|Year : 2003 | Volume
| Issue : 2 | Page : 82-86
Nosocomial klebsiella infection in neonates in a tertiary care hospital: Protein profile by SDS-page and klebocin typing as epidemiological markers
A Malik , SE Hasani , M Shahid , HM Khan , AJ Ahmad
Departments of Microbiology, JN Medical College, Aligarh Muslim University, Aligarh - 202002, UP, India
Departments of Microbiology, JN Medical College, Aligarh Muslim University, Aligarh - 202002, UP, India
PURPOSE: To find out the prevalence of Klebsiella in hospital acquired neonatal infections in a tertiary care set up and to evaluate the role of klebocin typing and protein profile by SDS-PAGE in epidemiological typing of the isolates. METHODS: Hospital born neonates transferred to the neonatal unit after birth and available in the unit 48 hours later comprised the study group. Two hundred and three neonates were found eligible for inclusion in the study.
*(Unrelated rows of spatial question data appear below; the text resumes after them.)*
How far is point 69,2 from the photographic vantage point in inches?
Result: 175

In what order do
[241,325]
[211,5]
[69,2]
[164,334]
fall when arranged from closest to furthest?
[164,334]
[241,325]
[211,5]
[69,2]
Repeated blood cultures, other relevant clinical specimens and environmental samples were collected and identified according to the standard techniques. Isolated clinical and environmental Klebsiella pneumoniae strains were subjected to klebocin typing and protein profiling by SDS-PAGE at regular intervals. RESULTS: Multi drug resistant K. pneumoniae were the commonest organism isolated in 30 neonates leading to the incidence of Klebsiella nosocomial infection to be 14.7%. Klebocin typing of the K. pneumoniae isolates showed four patterns with type 312 being the commonest (43.4%). Whole cell protein analysis by SDS-PAGE of K. pneumoniae isolates revealed four types of banding pattern. Analysis of the typing method showed that the typeability and reproducibility of klebocin was 83.3% and 73.3% respectively whereas typeability and reproducibility of SDS-PAGE was 100%. CONCLUSIONS: Based on the present study it is concluded that SDS-PAGE typing method is better than klebocin typing in neonatal nosocomial infection. It is also suggested that protein profile by SDS-PAGE may be used as a tool for epidemiological typing of Klebsiella pneumoniae isolates in laboratories where genomic based molecular typing technique is not available.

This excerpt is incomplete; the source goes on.